Brijean – Feelings

      1 Comment on Brijean – Feelings

Released: February 26, 2021

One thing that is exciting about good dance music is its ability to manage energy, whether it is a DJ set or an individual artist’s record. “Don’t Leave Me This Way” is a great example. Whether you’re listening to Harold Melvin, Thelma Houston or the Communards, the song kind of simmers and then just soars at “Ahhh, baby!” in the chorus. That moment is like jet propulsion, but what makes it great is that there is a more subdued restlessness before and after. I get that there are a lot of ways that energy can move through a song in a less obvious, bombastic way, but even lower key material should move.

I get that Feelings might temper that movement a bit with its dream pop leanings, but instead of being tempered, the album really never gets in motion. It flatlines too much, even on four-on-the-floor tracks like “Wifi Beach.” To its credit, the conga-heavy beats’ easy grooves fit nicely on the laid back tracks, creating a kind of late night vibe of a party winding down, but it’s hard to wind down from a party that never got into full swing.

In the end, this is both good dream pop and good disco, but not great at either even if it sometimes finds interesting intersections of both.

About bobvinyl

bobvinyl, writer and co-editor of No Song is an Island, founded its predecessor, Rock and Roll and Meandering Nonsense (whose archives are found here), in 2005 and served as editor and principal contributor until it went on hiatus in 2010. He has also been published in AMP and Loud Fast Rules! (in print) as well as Glide and FensePost on the web. He has been an avid record collector since he was seven years old and enjoys sharing his love of music from the common to the esoteric.

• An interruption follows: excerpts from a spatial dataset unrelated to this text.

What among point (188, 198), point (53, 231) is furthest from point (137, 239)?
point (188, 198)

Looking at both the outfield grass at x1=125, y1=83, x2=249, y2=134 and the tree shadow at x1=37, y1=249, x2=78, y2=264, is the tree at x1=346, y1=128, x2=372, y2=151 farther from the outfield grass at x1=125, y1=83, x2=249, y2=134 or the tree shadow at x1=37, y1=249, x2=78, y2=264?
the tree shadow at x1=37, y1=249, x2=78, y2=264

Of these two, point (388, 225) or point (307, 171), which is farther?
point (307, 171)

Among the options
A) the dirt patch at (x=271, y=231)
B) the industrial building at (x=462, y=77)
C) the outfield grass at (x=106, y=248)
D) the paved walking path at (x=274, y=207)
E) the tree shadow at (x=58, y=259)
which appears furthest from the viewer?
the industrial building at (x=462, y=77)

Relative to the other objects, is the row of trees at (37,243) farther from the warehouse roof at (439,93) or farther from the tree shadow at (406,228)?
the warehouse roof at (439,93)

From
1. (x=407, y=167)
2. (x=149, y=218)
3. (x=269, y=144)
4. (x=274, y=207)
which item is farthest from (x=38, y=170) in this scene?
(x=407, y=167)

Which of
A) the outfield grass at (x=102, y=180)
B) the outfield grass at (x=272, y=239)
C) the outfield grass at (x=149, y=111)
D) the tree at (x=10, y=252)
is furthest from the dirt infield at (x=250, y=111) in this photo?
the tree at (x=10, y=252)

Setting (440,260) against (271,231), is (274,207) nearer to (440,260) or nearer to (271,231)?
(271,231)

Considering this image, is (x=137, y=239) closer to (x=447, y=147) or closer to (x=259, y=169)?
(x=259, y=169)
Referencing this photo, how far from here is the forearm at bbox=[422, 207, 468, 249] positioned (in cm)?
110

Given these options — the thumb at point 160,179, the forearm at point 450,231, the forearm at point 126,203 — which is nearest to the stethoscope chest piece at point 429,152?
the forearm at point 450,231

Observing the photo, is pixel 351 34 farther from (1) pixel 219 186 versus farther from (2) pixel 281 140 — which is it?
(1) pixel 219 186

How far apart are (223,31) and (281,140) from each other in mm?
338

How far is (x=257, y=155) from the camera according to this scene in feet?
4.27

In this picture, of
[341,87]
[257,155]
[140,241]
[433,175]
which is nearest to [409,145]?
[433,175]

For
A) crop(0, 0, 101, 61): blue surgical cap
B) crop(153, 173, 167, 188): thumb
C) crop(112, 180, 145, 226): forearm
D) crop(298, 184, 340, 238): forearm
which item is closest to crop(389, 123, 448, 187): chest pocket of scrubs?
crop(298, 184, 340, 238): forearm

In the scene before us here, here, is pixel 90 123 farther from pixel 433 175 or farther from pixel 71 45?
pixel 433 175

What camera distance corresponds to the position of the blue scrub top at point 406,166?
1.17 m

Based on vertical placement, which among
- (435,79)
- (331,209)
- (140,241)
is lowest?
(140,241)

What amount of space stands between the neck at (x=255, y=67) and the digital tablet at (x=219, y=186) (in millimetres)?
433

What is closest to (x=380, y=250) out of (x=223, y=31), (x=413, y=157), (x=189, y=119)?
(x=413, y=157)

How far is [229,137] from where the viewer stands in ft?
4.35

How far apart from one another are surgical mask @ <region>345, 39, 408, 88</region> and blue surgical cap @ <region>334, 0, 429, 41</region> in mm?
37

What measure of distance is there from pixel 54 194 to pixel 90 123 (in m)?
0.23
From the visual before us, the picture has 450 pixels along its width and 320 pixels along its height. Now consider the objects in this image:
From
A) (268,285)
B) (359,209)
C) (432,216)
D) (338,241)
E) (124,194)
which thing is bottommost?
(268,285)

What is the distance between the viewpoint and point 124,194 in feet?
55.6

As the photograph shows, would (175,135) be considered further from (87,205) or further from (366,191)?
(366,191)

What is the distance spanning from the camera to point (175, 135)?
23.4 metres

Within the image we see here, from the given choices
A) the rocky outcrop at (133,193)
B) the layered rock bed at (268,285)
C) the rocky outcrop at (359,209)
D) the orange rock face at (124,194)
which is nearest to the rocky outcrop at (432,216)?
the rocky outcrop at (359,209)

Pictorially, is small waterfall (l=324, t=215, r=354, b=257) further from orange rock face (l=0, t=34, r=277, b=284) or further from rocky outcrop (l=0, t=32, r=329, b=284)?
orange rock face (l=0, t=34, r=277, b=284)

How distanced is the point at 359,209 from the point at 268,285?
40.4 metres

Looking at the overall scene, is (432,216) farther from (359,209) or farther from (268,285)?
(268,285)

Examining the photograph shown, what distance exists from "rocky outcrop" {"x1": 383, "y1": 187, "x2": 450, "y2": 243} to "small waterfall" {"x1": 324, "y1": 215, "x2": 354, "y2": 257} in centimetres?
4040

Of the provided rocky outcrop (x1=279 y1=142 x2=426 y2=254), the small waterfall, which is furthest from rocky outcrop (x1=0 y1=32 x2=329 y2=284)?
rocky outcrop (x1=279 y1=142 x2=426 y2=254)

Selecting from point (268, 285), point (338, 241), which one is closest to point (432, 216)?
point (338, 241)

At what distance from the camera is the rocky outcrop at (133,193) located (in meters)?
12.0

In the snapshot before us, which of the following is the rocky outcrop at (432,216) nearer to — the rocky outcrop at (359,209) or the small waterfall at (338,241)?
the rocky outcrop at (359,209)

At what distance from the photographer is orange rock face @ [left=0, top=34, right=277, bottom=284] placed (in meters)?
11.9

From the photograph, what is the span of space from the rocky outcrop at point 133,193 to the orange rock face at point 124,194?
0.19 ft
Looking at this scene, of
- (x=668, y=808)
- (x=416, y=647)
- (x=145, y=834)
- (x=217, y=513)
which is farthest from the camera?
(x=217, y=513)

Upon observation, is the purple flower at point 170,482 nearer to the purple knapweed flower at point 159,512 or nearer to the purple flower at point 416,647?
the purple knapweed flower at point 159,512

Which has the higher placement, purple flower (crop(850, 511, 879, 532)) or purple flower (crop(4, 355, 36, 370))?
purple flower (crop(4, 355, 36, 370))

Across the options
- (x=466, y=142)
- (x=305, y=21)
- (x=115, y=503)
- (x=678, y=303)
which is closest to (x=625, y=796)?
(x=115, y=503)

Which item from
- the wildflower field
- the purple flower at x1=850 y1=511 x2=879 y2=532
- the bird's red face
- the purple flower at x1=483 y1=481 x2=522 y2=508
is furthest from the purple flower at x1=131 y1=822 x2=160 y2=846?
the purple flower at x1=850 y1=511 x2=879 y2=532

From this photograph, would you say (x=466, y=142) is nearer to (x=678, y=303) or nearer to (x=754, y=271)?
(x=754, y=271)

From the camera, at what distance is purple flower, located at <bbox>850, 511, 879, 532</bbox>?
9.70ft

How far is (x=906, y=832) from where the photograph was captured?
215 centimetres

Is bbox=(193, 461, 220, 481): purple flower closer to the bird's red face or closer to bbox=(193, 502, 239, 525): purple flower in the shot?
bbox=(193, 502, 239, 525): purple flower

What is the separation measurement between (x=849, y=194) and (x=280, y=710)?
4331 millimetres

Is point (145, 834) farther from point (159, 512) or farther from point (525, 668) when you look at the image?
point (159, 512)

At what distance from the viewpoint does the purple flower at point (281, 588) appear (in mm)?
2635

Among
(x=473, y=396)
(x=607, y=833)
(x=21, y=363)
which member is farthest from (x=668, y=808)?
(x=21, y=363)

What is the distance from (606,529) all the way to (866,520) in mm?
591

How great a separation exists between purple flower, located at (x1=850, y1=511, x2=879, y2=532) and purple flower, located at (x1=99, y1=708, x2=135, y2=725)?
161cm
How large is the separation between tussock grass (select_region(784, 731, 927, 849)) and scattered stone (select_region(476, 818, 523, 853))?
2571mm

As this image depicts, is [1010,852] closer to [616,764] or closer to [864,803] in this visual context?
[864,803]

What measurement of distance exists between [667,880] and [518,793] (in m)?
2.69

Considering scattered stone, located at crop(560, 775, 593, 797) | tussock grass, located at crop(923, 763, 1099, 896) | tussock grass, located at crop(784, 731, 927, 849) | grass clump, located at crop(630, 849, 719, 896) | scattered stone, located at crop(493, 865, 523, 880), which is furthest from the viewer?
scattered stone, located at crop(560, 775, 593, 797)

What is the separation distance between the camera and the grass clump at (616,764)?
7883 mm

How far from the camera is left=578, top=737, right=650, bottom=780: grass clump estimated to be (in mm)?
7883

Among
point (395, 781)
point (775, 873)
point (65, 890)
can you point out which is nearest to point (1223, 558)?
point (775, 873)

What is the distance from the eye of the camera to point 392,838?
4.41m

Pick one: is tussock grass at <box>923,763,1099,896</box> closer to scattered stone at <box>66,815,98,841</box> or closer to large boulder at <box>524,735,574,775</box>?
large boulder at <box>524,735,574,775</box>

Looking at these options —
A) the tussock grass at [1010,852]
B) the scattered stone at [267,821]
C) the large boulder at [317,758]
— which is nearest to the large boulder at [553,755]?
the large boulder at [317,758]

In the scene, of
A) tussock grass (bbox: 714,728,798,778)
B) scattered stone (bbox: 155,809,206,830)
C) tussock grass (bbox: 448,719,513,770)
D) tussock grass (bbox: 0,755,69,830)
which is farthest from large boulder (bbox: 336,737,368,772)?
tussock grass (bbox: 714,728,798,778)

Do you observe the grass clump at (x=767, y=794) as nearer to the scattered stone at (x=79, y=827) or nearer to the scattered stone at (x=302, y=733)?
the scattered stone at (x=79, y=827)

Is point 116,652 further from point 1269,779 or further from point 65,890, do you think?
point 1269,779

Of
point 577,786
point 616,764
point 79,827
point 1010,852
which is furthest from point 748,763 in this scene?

1 thought on “Brijean – Feelings

  1. Chuck

    The music has a lot of joy in it and as a bassist there are some grooves that I could really sink my teeth into, but her voice is oddly flat. In the emotional sense, not in the pitch sense. For me, that’s what prevents the album from ever getting into motion.

    The flatness of her voice over the joy of the music could be the kind of juxtaposition that grows on you over time and turns a ho-hum album into a lifelong friend, but I just don’t see putting that kind of energy into this. However, when the weather warms up, I’ll try to remember to put it on in the car on a sunny day and give it another chance.